▸ Stated problem
Starting from the line containing "As this photograph", write out the rest of the entries exactly, through the final line, including nothing else.

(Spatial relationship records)
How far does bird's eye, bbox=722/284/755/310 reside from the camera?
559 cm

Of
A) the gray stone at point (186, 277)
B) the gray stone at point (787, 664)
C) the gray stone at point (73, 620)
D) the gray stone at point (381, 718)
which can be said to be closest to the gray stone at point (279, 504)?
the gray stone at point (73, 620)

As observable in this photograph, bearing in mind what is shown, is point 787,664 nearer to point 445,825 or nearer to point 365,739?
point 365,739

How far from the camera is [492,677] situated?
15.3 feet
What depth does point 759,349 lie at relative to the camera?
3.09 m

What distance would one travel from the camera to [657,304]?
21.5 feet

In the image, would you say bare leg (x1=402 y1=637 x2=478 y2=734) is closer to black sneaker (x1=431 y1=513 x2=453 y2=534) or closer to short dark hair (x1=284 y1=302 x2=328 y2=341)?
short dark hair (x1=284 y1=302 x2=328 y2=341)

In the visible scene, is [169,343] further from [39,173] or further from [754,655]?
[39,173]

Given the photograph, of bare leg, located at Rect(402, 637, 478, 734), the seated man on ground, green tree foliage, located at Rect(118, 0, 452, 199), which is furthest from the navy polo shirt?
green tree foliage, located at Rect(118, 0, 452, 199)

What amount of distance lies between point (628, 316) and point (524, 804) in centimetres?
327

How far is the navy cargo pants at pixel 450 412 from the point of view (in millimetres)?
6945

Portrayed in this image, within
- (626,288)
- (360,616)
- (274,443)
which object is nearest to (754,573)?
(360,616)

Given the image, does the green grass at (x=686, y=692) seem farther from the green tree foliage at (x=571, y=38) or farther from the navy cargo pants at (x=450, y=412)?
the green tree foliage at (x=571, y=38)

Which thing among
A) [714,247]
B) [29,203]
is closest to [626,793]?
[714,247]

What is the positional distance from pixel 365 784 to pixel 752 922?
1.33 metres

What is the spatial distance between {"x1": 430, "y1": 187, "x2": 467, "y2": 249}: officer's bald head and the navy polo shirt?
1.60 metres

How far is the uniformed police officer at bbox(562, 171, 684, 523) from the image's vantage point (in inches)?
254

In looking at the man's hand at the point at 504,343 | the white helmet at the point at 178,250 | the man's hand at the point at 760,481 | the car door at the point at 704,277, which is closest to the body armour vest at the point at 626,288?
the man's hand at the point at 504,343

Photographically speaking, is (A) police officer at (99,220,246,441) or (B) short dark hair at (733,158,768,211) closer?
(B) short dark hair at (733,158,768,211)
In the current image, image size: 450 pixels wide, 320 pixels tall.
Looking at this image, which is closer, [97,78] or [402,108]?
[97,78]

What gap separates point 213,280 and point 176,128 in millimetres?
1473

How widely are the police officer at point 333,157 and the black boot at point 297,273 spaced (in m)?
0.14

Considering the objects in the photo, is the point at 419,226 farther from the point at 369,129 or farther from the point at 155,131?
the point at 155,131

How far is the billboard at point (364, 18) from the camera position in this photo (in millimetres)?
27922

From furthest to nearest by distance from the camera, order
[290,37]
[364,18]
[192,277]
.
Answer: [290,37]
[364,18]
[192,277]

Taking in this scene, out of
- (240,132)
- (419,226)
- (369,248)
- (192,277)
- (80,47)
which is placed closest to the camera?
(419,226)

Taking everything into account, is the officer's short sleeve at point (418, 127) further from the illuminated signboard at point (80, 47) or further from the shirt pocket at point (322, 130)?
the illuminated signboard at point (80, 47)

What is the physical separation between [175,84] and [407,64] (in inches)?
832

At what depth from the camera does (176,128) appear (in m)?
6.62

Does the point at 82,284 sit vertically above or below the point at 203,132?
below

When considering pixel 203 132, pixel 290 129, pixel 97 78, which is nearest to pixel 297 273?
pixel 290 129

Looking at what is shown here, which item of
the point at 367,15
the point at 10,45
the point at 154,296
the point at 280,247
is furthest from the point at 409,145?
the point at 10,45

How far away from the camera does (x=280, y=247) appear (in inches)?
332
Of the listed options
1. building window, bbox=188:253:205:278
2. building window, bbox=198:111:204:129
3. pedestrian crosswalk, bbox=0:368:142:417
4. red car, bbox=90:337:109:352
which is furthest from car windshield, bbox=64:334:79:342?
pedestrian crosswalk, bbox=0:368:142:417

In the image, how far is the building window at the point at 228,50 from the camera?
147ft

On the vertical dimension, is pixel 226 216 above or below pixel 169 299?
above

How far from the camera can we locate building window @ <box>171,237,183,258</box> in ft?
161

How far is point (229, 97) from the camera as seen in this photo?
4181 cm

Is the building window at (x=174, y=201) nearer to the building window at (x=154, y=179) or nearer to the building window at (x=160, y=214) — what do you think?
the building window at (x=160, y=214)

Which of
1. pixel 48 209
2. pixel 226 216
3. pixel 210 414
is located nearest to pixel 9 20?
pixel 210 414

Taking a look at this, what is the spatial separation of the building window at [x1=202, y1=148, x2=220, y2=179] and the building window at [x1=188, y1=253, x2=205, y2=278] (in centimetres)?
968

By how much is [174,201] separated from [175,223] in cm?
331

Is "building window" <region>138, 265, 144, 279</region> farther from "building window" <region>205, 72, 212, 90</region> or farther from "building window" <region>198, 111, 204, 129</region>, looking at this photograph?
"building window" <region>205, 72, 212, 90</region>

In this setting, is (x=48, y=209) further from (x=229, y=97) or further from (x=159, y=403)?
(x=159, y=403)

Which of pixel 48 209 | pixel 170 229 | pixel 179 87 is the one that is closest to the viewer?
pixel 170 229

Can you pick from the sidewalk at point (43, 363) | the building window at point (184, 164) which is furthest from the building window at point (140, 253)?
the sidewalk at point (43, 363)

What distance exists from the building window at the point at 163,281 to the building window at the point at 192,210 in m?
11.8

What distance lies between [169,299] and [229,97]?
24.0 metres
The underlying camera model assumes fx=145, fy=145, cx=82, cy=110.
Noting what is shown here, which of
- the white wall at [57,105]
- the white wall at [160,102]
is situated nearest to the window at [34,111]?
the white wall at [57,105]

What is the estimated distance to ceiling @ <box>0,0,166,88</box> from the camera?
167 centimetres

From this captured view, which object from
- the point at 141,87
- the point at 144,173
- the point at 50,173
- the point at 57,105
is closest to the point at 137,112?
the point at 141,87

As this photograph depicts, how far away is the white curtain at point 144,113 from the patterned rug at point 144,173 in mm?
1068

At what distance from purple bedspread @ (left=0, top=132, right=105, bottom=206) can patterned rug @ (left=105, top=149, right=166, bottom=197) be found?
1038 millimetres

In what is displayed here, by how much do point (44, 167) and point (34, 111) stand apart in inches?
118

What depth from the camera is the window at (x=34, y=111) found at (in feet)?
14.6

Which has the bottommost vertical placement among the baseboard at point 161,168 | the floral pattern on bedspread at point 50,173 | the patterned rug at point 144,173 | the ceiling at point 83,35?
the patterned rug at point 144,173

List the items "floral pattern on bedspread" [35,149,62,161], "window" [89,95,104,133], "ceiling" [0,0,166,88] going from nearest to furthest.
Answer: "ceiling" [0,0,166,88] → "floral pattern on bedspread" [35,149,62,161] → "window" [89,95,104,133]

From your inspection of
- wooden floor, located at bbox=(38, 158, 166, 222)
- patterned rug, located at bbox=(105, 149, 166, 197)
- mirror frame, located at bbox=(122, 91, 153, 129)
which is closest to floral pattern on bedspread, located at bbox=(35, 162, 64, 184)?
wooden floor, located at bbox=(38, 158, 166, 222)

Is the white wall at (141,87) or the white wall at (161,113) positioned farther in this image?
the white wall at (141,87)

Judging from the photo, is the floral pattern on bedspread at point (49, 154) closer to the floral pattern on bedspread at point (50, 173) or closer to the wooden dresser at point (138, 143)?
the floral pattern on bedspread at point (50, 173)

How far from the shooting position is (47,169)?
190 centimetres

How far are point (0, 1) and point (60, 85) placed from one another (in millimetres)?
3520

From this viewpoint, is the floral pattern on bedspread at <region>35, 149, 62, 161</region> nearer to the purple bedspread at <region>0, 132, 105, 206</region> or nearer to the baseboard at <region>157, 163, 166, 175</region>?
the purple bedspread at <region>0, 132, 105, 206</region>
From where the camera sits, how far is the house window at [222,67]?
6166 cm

▸ Reply to the task
As this photograph depicts, how far away is the white curtain at point 144,113 from the patterned rug at point 144,173 in mm?
1068

At what distance from purple bedspread @ (left=0, top=132, right=105, bottom=206) can patterned rug @ (left=105, top=149, right=166, bottom=197) be found?
1038 millimetres

In what is displayed here, by how much do point (44, 167) and point (34, 111) stand apart in inches?
118

What depth from the camera is the window at (x=34, y=111) found at (in feet)?
14.6

Which has the bottommost vertical placement among the baseboard at point 161,168 | the floral pattern on bedspread at point 50,173 | the patterned rug at point 144,173 | the ceiling at point 83,35?
the patterned rug at point 144,173

List the items "floral pattern on bedspread" [35,149,62,161], "window" [89,95,104,133], "ceiling" [0,0,166,88] going from nearest to furthest.
Answer: "ceiling" [0,0,166,88] → "floral pattern on bedspread" [35,149,62,161] → "window" [89,95,104,133]

From your inspection of
- wooden floor, located at bbox=(38, 158, 166, 222)
- patterned rug, located at bbox=(105, 149, 166, 197)
- mirror frame, located at bbox=(122, 91, 153, 129)
which is closest to floral pattern on bedspread, located at bbox=(35, 162, 64, 184)?
wooden floor, located at bbox=(38, 158, 166, 222)

Is the white wall at (141,87) or the white wall at (161,113) positioned farther in this image?
the white wall at (141,87)

Judging from the photo, is the floral pattern on bedspread at point (49, 154) closer to the floral pattern on bedspread at point (50, 173) or closer to the wooden dresser at point (138, 143)?
the floral pattern on bedspread at point (50, 173)

How far from the shooting position is (47,169)?
190 centimetres

How far are point (0, 1) and point (60, 85) placed from one another (in millimetres)?
3520

From this viewpoint, is the floral pattern on bedspread at <region>35, 149, 62, 161</region> nearer to the purple bedspread at <region>0, 132, 105, 206</region> or nearer to the baseboard at <region>157, 163, 166, 175</region>?
the purple bedspread at <region>0, 132, 105, 206</region>
From where the camera sits, how far is the house window at [222,67]?
6166 cm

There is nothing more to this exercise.